フローレス

デ・ニーロ久々の役作り作品 ★★★★☆
[99/米] 1h51 9月2日より銀座シネパトスにてロードショー

製作:監督・脚本:ジョエル・シューマカー
出演:ロバート・デ・ニーロ フィリップ・シーモア・ホフマン
配給・宣伝:UIP

最近、派手な大作の出演が多かったロバート・デ・ニーロが久々に役にのめり込んだヒューマンドラマ。共演は「マグノリア」「ハピネス」「リプリー」と出演作が多いフィリップ・シーモア・ホフマンで、この作品ではドラッグ・クイーンを演じている。監督は最近の「バッドマンシリーズ」「フラット・ライナーズ」「評決のとき」のジョエル・シューマカーでこの人は本物のゲイ。

> **課題 1**
この映画紹介は、本作をロバート・デ・ニーロの「久々の役作り作品」と呼んでいます。なぜ「久々」なのか、紹介文に書かれている理由を説明してください。

> **元データ**
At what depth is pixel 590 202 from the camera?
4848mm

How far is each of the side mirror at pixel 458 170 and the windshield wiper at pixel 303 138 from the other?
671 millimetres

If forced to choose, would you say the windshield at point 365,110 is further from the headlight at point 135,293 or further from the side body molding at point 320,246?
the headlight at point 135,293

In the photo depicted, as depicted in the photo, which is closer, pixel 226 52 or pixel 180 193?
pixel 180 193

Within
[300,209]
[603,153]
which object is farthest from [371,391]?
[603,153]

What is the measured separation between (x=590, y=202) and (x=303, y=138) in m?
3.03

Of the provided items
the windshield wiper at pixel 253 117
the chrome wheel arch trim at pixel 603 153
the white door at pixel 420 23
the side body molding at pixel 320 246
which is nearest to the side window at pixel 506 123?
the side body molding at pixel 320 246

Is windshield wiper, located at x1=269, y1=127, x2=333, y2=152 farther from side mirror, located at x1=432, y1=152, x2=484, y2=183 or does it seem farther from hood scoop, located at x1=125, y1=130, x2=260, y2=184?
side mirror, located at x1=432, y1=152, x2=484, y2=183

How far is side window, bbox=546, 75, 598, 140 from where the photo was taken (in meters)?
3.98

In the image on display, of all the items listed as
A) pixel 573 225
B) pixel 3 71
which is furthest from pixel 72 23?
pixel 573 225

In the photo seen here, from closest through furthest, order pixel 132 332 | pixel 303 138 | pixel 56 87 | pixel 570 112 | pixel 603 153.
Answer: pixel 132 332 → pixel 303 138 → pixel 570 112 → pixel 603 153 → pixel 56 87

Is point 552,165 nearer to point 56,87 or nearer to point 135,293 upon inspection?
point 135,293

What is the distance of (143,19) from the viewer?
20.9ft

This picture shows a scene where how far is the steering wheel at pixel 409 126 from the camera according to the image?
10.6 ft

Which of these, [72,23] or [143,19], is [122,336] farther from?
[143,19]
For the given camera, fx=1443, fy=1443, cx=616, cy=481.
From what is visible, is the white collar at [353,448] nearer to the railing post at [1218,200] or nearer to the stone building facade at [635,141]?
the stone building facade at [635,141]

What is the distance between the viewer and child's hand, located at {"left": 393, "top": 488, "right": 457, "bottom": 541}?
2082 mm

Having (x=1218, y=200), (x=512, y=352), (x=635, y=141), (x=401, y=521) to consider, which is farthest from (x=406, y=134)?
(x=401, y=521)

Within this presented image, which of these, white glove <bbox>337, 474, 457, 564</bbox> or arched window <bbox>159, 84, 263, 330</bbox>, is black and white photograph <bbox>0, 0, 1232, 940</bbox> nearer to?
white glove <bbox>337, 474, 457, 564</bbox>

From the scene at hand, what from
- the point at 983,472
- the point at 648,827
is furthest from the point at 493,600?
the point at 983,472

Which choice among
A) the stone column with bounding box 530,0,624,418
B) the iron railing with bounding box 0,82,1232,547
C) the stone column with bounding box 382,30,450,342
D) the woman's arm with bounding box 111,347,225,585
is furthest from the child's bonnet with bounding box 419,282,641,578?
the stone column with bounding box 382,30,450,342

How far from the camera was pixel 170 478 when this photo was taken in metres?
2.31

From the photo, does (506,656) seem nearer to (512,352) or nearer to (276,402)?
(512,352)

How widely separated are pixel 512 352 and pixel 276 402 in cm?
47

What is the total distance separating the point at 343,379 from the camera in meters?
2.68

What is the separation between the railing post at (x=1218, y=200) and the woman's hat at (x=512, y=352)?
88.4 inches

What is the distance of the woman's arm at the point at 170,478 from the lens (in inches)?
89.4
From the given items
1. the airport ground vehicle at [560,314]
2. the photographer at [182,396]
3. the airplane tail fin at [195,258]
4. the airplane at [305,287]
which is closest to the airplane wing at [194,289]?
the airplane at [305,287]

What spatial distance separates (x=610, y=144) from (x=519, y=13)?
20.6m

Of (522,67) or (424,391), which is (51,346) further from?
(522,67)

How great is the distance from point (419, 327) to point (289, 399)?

> **課題 2**
上の行のうち、「How widely separated」を含む行から最後の行までを、そのまま繰り返してください。

> **解答 1**
ロバート・デ・ニーロは最近、派手な大作への出演が多かったからです。本作はそれ以来、久しぶりに役にのめり込んだヒューマンドラマとされています。

> **解答 2**
How widely separated are pixel 512 352 and pixel 276 402 in cm?
47

What is the total distance separating the point at 343,379 from the camera in meters?
2.68

What is the separation between the railing post at (x=1218, y=200) and the woman's hat at (x=512, y=352)?
88.4 inches

What is the distance of the woman's arm at the point at 170,478 from the lens (in inches)?
89.4
From the given items
1. the airport ground vehicle at [560,314]
2. the photographer at [182,396]
3. the airplane tail fin at [195,258]
4. the airplane at [305,287]
which is closest to the airplane wing at [194,289]?
the airplane at [305,287]

What spatial distance separates (x=610, y=144) from (x=519, y=13)?
20.6m

Of (522,67) or (424,391), which is (51,346) further from?
(522,67)

How great is the distance from point (419, 327) to point (289, 399)?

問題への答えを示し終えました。